Members of this year’s class of fellows have already been able to participate in meetings facilitated by MIT that incorporated field-based learning methods.

In addition to the elected officials from Brooklyn, lawmakers from the Bronx were selected to take part in the program including state Sen. Jamaal Bailey, Assemblymember Marcus Crespo and Councilmembers Vanessa Gibson, Rafael Salamanca and Ritchie Torres.

Yorman Nunez, the manager of the Community Innovators Lab program, said the goal of the project is to “build a learning community among leaders and innovators in the Bronx and Brooklyn, two boroughs facing economic challenges that have formidable assets that can support a fair and equitable local economy.” 

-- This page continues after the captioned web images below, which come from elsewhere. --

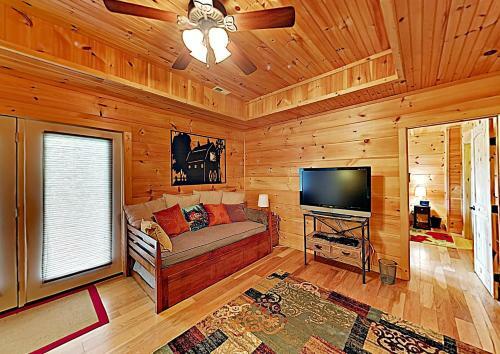 New Listing! Lakefront Log Home With Large Balcony Home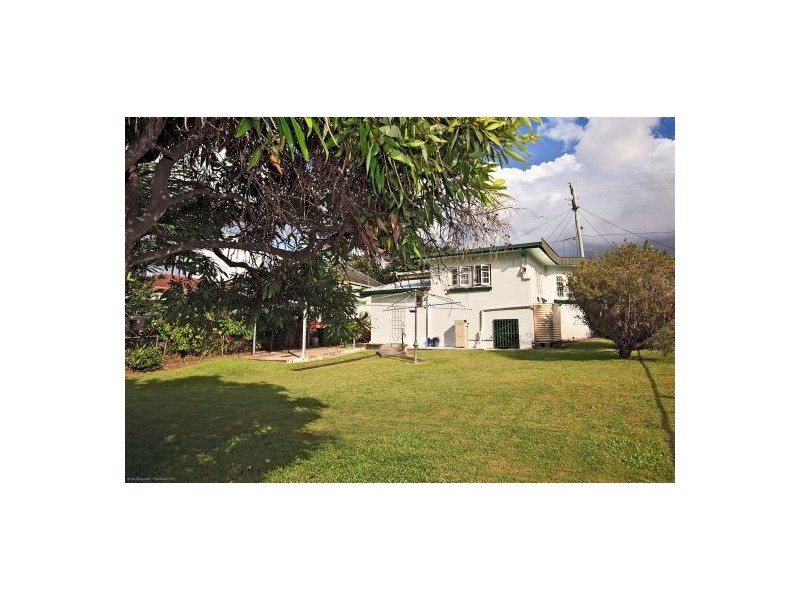 48 Broadwater Road, Mount Gravatt East QLD 4122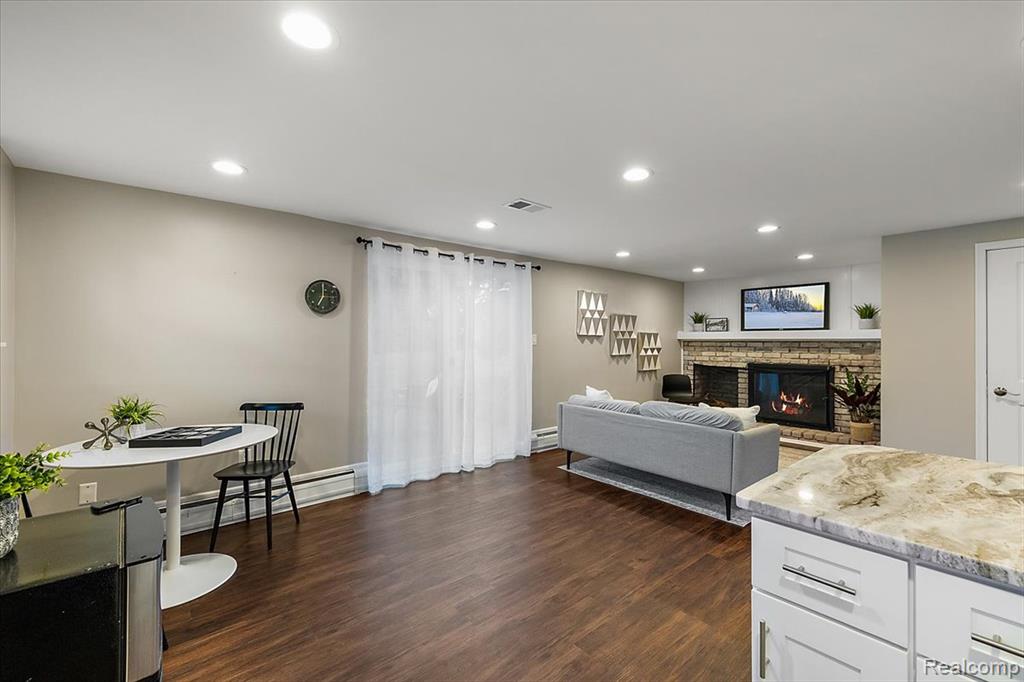4521 Coachmaker Drive, Bloomfield Hills, MI 48302 — Photo 23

The elected officials were selected because of their achievements and pursuits in the fields of social justice and innovation.   

The Community Innovators Lab is a center for planning and development within the MIT Department of Urban Studies and Planning. The CoLab, as it is known, supports the development and use of knowledge from excluded communities to deepen civic engagement, improve community practice, inform policy, mobilize community assets and generate shared wealth.

The King Community Fellows Program is named in honor of Mel King, a longtime community organizer in the Boston area and a past adjunct professor at MIT. 

Since it was launched in 2011, King Community Fellows Program has recognized more than 50 leaders who have demonstrated a commitment to social justice. 

The 12-month program also includes an official MIT academic appointment for each participating leader.